TASK TO CARRY OUT ::
Print exactly, and only, the lines from the one containing "中医养生如何改善睡眠质量" through the last line of the records below, both included; leave out the pictures.

[Stored data]
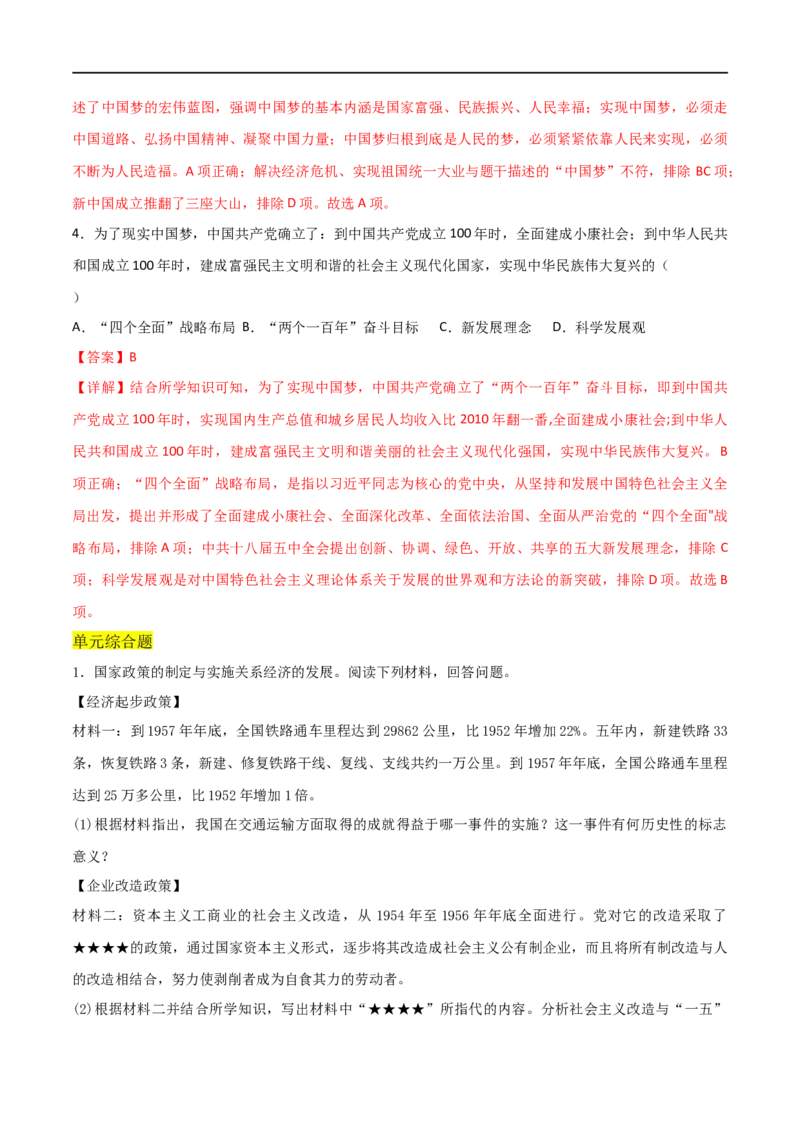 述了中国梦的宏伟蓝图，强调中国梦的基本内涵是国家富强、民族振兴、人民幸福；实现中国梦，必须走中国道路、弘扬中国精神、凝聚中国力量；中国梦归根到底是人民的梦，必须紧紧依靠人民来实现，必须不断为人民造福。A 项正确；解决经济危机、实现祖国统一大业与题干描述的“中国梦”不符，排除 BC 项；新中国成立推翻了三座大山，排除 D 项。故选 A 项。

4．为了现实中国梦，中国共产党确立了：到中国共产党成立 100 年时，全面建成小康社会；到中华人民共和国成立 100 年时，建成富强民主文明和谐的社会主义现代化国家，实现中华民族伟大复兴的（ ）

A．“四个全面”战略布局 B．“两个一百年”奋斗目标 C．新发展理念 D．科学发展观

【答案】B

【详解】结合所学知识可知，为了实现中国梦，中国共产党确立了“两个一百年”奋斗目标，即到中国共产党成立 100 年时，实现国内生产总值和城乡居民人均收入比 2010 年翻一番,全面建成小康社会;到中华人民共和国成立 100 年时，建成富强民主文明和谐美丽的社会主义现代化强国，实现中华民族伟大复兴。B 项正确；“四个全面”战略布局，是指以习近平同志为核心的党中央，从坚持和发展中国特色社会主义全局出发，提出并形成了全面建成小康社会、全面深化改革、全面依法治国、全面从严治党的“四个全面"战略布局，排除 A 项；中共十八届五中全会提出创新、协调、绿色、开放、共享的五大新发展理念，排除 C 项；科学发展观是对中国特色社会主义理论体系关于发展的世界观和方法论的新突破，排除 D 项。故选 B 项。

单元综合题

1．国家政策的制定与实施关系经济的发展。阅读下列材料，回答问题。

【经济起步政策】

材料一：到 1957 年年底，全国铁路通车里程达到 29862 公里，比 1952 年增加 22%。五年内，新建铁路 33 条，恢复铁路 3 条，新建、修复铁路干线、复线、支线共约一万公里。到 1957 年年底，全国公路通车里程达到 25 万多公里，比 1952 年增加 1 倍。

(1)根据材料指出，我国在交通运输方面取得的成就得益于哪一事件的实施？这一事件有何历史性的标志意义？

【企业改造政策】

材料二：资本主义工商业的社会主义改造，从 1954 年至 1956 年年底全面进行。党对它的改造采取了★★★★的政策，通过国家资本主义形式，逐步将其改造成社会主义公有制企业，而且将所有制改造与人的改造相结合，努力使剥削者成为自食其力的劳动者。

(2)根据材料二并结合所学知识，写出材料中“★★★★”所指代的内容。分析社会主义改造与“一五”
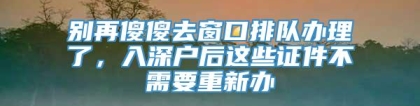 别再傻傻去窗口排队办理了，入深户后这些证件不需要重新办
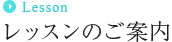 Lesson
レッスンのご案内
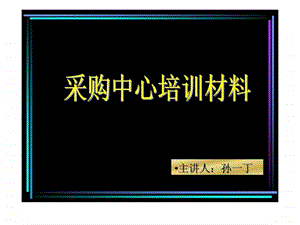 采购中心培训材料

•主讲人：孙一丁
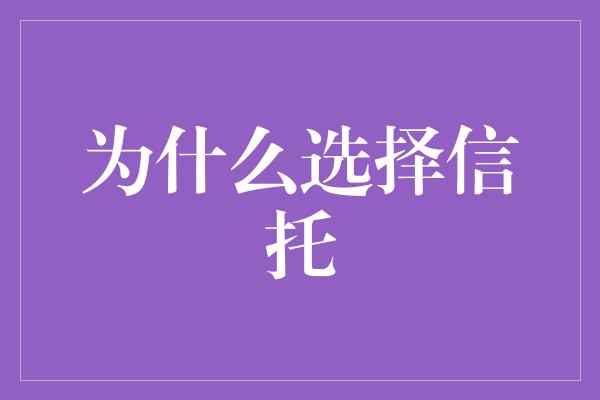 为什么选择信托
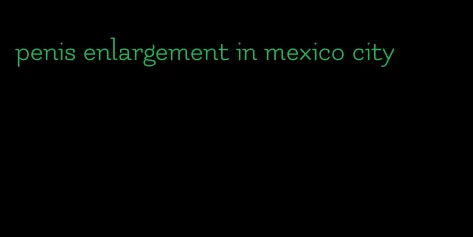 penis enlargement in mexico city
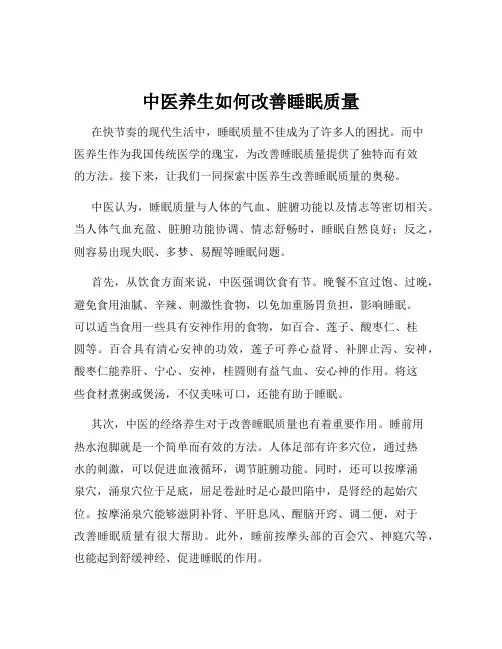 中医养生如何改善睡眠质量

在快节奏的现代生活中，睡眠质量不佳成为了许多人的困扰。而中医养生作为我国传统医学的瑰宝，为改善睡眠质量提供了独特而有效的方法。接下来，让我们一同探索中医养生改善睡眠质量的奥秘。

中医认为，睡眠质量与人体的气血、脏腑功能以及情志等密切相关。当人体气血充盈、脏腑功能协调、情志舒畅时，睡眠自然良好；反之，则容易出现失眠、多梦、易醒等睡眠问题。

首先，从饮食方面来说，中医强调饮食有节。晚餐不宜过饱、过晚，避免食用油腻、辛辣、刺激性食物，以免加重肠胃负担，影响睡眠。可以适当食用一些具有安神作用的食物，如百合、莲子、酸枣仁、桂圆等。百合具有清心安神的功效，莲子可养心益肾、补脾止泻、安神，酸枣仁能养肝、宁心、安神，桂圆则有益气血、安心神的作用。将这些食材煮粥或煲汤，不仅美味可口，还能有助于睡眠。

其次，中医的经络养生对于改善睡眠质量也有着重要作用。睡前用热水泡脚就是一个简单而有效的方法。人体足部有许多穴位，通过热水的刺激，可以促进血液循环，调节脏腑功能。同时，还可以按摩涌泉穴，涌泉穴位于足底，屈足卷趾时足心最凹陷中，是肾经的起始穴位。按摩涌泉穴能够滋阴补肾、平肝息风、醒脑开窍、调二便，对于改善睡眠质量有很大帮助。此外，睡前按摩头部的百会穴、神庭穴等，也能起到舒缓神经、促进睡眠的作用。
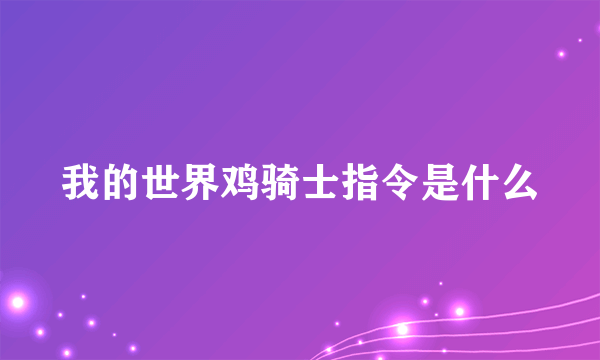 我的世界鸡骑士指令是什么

ANSWER BOX ::
 中医养生如何改善睡眠质量

在快节奏的现代生活中，睡眠质量不佳成为了许多人的困扰。而中医养生作为我国传统医学的瑰宝，为改善睡眠质量提供了独特而有效的方法。接下来，让我们一同探索中医养生改善睡眠质量的奥秘。

中医认为，睡眠质量与人体的气血、脏腑功能以及情志等密切相关。当人体气血充盈、脏腑功能协调、情志舒畅时，睡眠自然良好；反之，则容易出现失眠、多梦、易醒等睡眠问题。

首先，从饮食方面来说，中医强调饮食有节。晚餐不宜过饱、过晚，避免食用油腻、辛辣、刺激性食物，以免加重肠胃负担，影响睡眠。可以适当食用一些具有安神作用的食物，如百合、莲子、酸枣仁、桂圆等。百合具有清心安神的功效，莲子可养心益肾、补脾止泻、安神，酸枣仁能养肝、宁心、安神，桂圆则有益气血、安心神的作用。将这些食材煮粥或煲汤，不仅美味可口，还能有助于睡眠。

其次，中医的经络养生对于改善睡眠质量也有着重要作用。睡前用热水泡脚就是一个简单而有效的方法。人体足部有许多穴位，通过热水的刺激，可以促进血液循环，调节脏腑功能。同时，还可以按摩涌泉穴，涌泉穴位于足底，屈足卷趾时足心最凹陷中，是肾经的起始穴位。按摩涌泉穴能够滋阴补肾、平肝息风、醒脑开窍、调二便，对于改善睡眠质量有很大帮助。此外，睡前按摩头部的百会穴、神庭穴等，也能起到舒缓神经、促进睡眠的作用。
 我的世界鸡骑士指令是什么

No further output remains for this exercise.